**Requisitos do exercício:**
1. Segundo o texto sobre o 1º Encontro da Canção Portuguesa, qual era o preço de cada bilhete do espetáculo?
2. Retome o texto sobre o 1º Encontro da Canção Portuguesa a partir da última frase apresentada.

**Texto extraído:**
━━━━━━
Menos de um mês antes da revolução de 25 de Abril, a Casa da Imprensa organizou o 1º Encontro da Canção Portuguesa, para entrega dos prémios de imprensa. Acabou por constituir uma ruidosa manifestação pública contra a ditadura, por vontade dos 5000 assistentes que sobrelotaram o Coliseu.
A Direção Geral dos Espetáculos manteve a possibilidade de proibição até à hora do início.
A Casa da Imprensa bem insistiu em esclarecer a situação. Em ofício de 27 de março, assinado por Mário Cardoso (Presidente da Direção da Casa da Imprensa), dirigido a Caetano de Carvalho, Subsecretário de Estado da Informação e Turismo, solicita os seus “bons ofícios” para a realização do espetáculo, “destinado a angariar fundos para a obra assistencial da nossa instituição”, com “numerosos artistas representativos da moderna canção portuguesa”.
Coliseu de Lisboa, 29 de março de 1974.
Relata ter cumprido as obrigações com a censura, tendo submetido as canções à “Comisão de Exame e Classificação de Espetáculos”. Pede que seja levantado “o embargo em relação aos artistas José Afonso e Adriano Correia de Oliveira”.
Ofício da Casa da Imprensa em 27/03/1974.
A expetativa do público era grande. Os bilhetes, ao preço de 20 escudos, estavam esgotados. Segundo o Diário de Lisboa desse dia, “raramente terá havido oportunidade de juntar nomes tão representativos”, prevendo que o espetáculo seja “um marco memorável da canção portuguesa”i.
Diário de Lisboa, 29 de março de 1974.
“Foram muitos os que se sentaram no chão dos corredores e cochias da enorme sala” e o ambiente “era de euforia e de autêntica festa”, diz o Diário Popularii.
Entre as 21h30 e as 22h é o público que canta. “Cantava-se em coro, Canta, Canta, Amigo Canta…Era assim que os 5 mil pediam que o espetáculo começasseiii.
O espetáculo começou pelas dez horas, com um momento instrumental, com o conjunto de Marcos Resende que acabou por ser vaiado por um público ávido de outras músicas. Maria do Amparo e Carlos Alberto Moniz, tranquilizaram os ânimos, mas a primeira ovação da noite foi para Carlos Paredes.
━━━━━━
**Listagem de dados:**
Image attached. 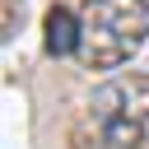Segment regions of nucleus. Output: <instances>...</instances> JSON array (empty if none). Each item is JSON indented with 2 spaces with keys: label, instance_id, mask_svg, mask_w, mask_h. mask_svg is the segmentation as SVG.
I'll use <instances>...</instances> for the list:
<instances>
[{
  "label": "nucleus",
  "instance_id": "1",
  "mask_svg": "<svg viewBox=\"0 0 149 149\" xmlns=\"http://www.w3.org/2000/svg\"><path fill=\"white\" fill-rule=\"evenodd\" d=\"M149 37V5L144 0H88V28H84V65L98 74L121 70Z\"/></svg>",
  "mask_w": 149,
  "mask_h": 149
},
{
  "label": "nucleus",
  "instance_id": "2",
  "mask_svg": "<svg viewBox=\"0 0 149 149\" xmlns=\"http://www.w3.org/2000/svg\"><path fill=\"white\" fill-rule=\"evenodd\" d=\"M88 112H93V121L130 116V121H140V126L149 130V74H144V70H130V74H121V79L93 88Z\"/></svg>",
  "mask_w": 149,
  "mask_h": 149
},
{
  "label": "nucleus",
  "instance_id": "3",
  "mask_svg": "<svg viewBox=\"0 0 149 149\" xmlns=\"http://www.w3.org/2000/svg\"><path fill=\"white\" fill-rule=\"evenodd\" d=\"M42 47H47V56H74L84 47V23L74 19V9L51 5L42 14Z\"/></svg>",
  "mask_w": 149,
  "mask_h": 149
},
{
  "label": "nucleus",
  "instance_id": "4",
  "mask_svg": "<svg viewBox=\"0 0 149 149\" xmlns=\"http://www.w3.org/2000/svg\"><path fill=\"white\" fill-rule=\"evenodd\" d=\"M19 19H23V0H5V37H14Z\"/></svg>",
  "mask_w": 149,
  "mask_h": 149
}]
</instances>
━━━━━━
**Respostas fornecidas:**
1. 20 escudos.

2.
De seguida, o jornalista Joaquim Furtado (que em 25 de Abril daria voz aos comunicados do MFA, no Rádio Clube Português), leu a lista de premiados pela Casa da Imprensa. A maioria dos prémios e premiados não provocou grande entusiasmo no público. Porém, o prémio atribuído a Adelino Gomes e ao programa Página Um, entusiasmou a sala.
Adelino Gomes tinha sido despedido por motivos políticos, mas não teve receio em afirmar que:
“esta distinção não premeia o trabalho individual de uma pessoa, mas aquilo que alguns de nós tentámos dizer e fomos proibidos de dizer. Homenagem ainda aquilo que muitos de vocês gostariam de ter ouvido e não vos foi reconhecido o direito de o ouvirem”iv.
Adelino Gomes e Joaquim Furtado, no Coliseu, em 29 de março de 1974.
A condenação aberta da censura mereceu uma ovação estrondosa da sala.
Outros nomes muitos aplaudidos foram os de Sérgio Godinho e José Mario Branco, pelos seus LP – Os Sobreviventes e Mudam-se os Tempos, Mudam-se as Vontades – ausentes porque se encontravam exilados.
Depois do grupo espanhol Vino Tinto, subiu ao palco o poeta Ary dos Santos. Conhecido então sobretudo pelas letras de canções para o Festival da Canção da RTP, foi recebido com assobios e saíu com uma grande ovação depois de dizer “S.A.R.L.”
Barata Moura, Vitorino, José Jorge Letria, Manuel Freire, Fausto, José Afonso e Adriano Correia de Oliveira, no Coliseu, em 29 de março de 1974.
Cantaram depois José Barata Moura e o grupo Intróito. Manuel Freire afirmou que, como vinha do norte, se tinha esquecido de letras de canções no comboio, alusão aos cortes da Censura, levando a assistência a aplaudir e cantar em coro as letras proibidas.
Seguiram-se Fernando Tordo e José Jorge Letria. Segundo o jornal A Capital, “quando José Jorge Letria se preparava para cantar a sua segunda canção, foi ele que teve que acompanhar o espetacular coral de cinco mil pessoas que lhe impuseram a canção”v.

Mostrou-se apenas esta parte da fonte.